■ READING PASSAGE ■
⁂

Nestled in the Silicon Sentier district of Paris, the Villa Bonne Nouvelle (“House of Good News”), or VBN, initially appears to be another new coworking space. But what sets it apart is that only half of its 60 occupants are freelancers. The remainder work for Orange (née French Telecom), which launched VBN in 2014 to teach its programmers and engineers how to work with and learn from people outside of the company.
The experiment succeeded: Teams temporarily stationed there worked better and faster than colleagues elsewhere, and they reported greater satisfaction and engagement (along with bouts of depression upon returning to the office). Even the HR executives managing the space were surprised by their bonhomie. More villas are now in the works.

⁂

■ DATASET EXCERPT ■
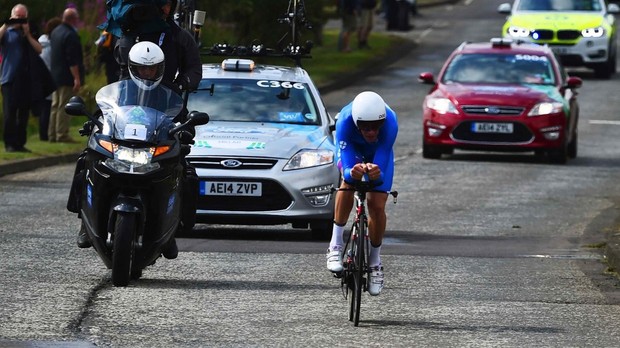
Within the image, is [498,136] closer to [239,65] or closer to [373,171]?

⁂

■ PROBLEM DESCRIPTION ■
Carry on the passage about Orange's Villa Bonne Nouvelle coworking space from its last sentence. The material has nothing to do with the passage on the Paris coworking space.

■ ANSWER TO THIS PROBLEM ■
Orange describes its approach as “corpoworking,” a cousin to coworking. It’s not alone in trying to jump on the trend of shared workspaces, of which there are now around 19,000 worldwide. Dozens of companies, ranging from telcos (Sprint, AT&T), to tech giants (SAP, IBM), to automakers and insurance companies (MINI, State Farm) have launched similar experiments. The real revolution in coworking may have less to do with freelancers or startups than with employees of large companies working beyond the boundaries of their organizations.
A case in point is WeWork, the provider of coworking spaces, which has grown its enterprise customer base in the last year by 370%. As of June 2018, corporate occupiers make up roughly one-quarter of WeWork’s members and revenues. It’s also creating stand-alone locations for individual clients such as IBM, UBS, and Facebook.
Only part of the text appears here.